**Source extract:**
======

King of Goryeo
- Reign: 1374–1388
- Coronation: 1374
- Predecessor: Gongmin of Goryeo
- Successor: Chang of Goryeo
- Born: Wang U (Monino) 25 July 1365 Gaegyeong-bu, Goryeo
- Died: 31 December 1389 (aged 24) Gangneung-bu, Gyojugangneung-do, Goryeo
- Consort: Royal Consort Geun ​(m. 1379)​
- Issue: Chang of Goryeo

Names
- Sin U / Shin Woo (신우; 辛禑)

Regnal name
- King Yeo of Heung (여흥왕; 驪興王) King of Before Deposed (전폐왕; 前廢王)
- House: Wang
- Father: Gongmin of Goryeo
- Mother: Banya (birth mother) Queen Sunjeong (legal)
- Religion: Buddhism

= U of Goryeo =

King of Goryeo from 1374 to 1388

U (25 July 1365 – 31 December 1389) ruled Goryeo (Korea) as the 32nd king from 1374 until 1388. He was the only son of King Gongmin.

==Cultural background==
In the thirteenth century, Mongol forces had invaded China and established the Yuan dynasty in 1271. After a series of Mongol invasions, Goryeo eventually capitulated and entered into a peace treaty with the Yuan dynasty, in which Goryeo was subordinate tributary state to Mongol Empire. The Ming dynasty in China had grown extremely powerful during the 14th century, however, and it began to beat back the Yuan forces, so that by the 1350s Goryeo had managed to regain its northern territories and took back the Liaodong region.

======

**Spatial question entries:**
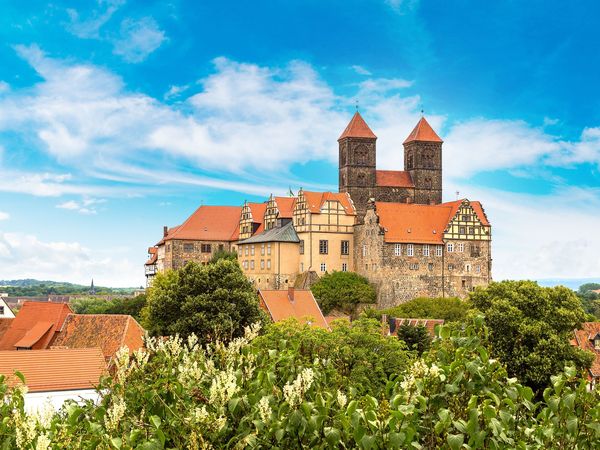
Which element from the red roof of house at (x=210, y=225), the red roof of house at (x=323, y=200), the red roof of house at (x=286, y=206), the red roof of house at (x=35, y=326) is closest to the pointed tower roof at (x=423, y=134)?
the red roof of house at (x=323, y=200)

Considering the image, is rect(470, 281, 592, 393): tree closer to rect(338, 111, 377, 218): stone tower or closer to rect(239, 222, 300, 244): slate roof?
rect(239, 222, 300, 244): slate roof

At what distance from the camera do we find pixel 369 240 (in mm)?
83938

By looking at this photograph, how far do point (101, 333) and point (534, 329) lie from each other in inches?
885

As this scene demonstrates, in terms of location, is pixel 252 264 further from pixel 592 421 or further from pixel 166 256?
pixel 592 421

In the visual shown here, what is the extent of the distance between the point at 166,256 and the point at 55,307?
161 ft

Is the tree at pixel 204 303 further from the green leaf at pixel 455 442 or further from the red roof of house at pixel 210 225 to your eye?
the red roof of house at pixel 210 225

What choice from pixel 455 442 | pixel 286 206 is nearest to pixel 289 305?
pixel 286 206

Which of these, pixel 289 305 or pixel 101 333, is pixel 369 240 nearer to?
pixel 289 305

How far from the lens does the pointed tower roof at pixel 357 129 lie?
310 ft

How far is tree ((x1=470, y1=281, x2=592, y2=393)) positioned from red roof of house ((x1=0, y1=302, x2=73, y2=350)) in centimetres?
2518

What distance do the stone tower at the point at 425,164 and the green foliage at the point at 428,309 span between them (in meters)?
20.9

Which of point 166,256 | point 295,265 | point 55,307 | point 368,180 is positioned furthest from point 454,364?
point 166,256

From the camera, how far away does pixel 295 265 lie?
8506 centimetres

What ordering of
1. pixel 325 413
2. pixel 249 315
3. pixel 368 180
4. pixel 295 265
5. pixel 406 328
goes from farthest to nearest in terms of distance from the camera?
pixel 368 180 → pixel 295 265 → pixel 406 328 → pixel 249 315 → pixel 325 413
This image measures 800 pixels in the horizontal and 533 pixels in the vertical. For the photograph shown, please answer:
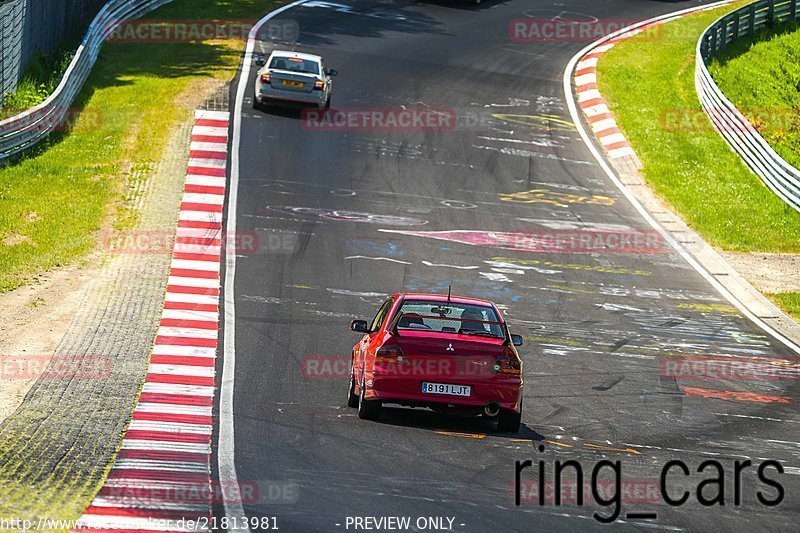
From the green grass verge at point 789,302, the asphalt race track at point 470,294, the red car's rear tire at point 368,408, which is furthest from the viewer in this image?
the green grass verge at point 789,302

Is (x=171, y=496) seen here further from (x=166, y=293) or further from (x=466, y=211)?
(x=466, y=211)

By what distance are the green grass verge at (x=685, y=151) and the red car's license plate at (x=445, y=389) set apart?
562 inches

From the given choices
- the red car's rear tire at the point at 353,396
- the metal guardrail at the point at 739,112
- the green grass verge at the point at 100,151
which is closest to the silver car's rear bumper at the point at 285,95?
the green grass verge at the point at 100,151

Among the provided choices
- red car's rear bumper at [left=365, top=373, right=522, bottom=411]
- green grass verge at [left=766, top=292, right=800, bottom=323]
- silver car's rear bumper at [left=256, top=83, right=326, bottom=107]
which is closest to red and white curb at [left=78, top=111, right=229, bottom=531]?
red car's rear bumper at [left=365, top=373, right=522, bottom=411]

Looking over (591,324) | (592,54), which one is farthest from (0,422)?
(592,54)

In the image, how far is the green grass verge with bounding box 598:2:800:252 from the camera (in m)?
27.2

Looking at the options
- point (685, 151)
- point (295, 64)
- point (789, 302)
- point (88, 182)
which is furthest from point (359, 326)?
point (685, 151)

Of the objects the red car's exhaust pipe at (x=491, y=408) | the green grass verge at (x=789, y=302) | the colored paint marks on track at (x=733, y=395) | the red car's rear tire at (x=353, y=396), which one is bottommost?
the green grass verge at (x=789, y=302)

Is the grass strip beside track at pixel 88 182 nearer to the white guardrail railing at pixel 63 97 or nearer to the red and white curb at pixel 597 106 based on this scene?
the white guardrail railing at pixel 63 97

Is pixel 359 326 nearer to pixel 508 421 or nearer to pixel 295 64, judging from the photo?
pixel 508 421

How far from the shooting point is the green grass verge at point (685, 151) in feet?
89.4

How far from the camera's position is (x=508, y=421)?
1347 centimetres

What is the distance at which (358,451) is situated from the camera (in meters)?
12.2

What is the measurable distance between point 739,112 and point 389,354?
22.0 metres
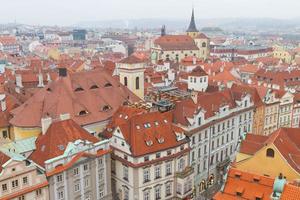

======

**Requests:**
1) List every person other than U himself who is named in the text on U of Goryeo.
2) Continue the text on U of Goryeo from the point where it stops.

**Answers in order:**
1)
- Gongmin of Goryeo
- Chang of Goryeo
- Royal Consort Geun
- Banya
- Queen Sunjeong

2)
==Birth==
According to the records, U was reportedly born to slave girl Banya, a maid of the monk Shin Don, and King Gongmin. Because Gongmin initially denied the child as his son and refused to name him, Shin Don took it upon himself and named the boy Monino (meaning "servant of Buddha"). As a result of the King's refusal to recognize the child, intense debate and speculation surrounding the lineage of the boy ensued and Monino was not permitted to enter or live inside the palace.

Soon after the death of Shin Don in 1371, King Gongmin summoned Monino to the palace to formally recognize and proclaim the boy as his son and sole heir to the throne. Gongmin officially pronounced Monino to the Royal Court as Crown Prince and renamed him "U", recording his mother to be a deceased palace maid of the Han clan.

==Accession to the throne==
In 1374, a high official named Yi In-im led a small but powerful, anti-Ming faction that assassinated King Gongmin.

The anti-Ming group enthroned the eleven-year-old boy, as King Gongmin's successor. Suspicious about Gongmin's sudden and unexplained death, the Chinese doubted the legitimacy of the adolescent King U.

A few years after his enthronement in 1376, King U's birth mother Banya snuck into the residence of Queen Mother Myeongdeok to protest the fact that she was not acknowledged as the king's mother. Banya was sentenced to imprisonment and later thrown into the Imjin River where she drowned.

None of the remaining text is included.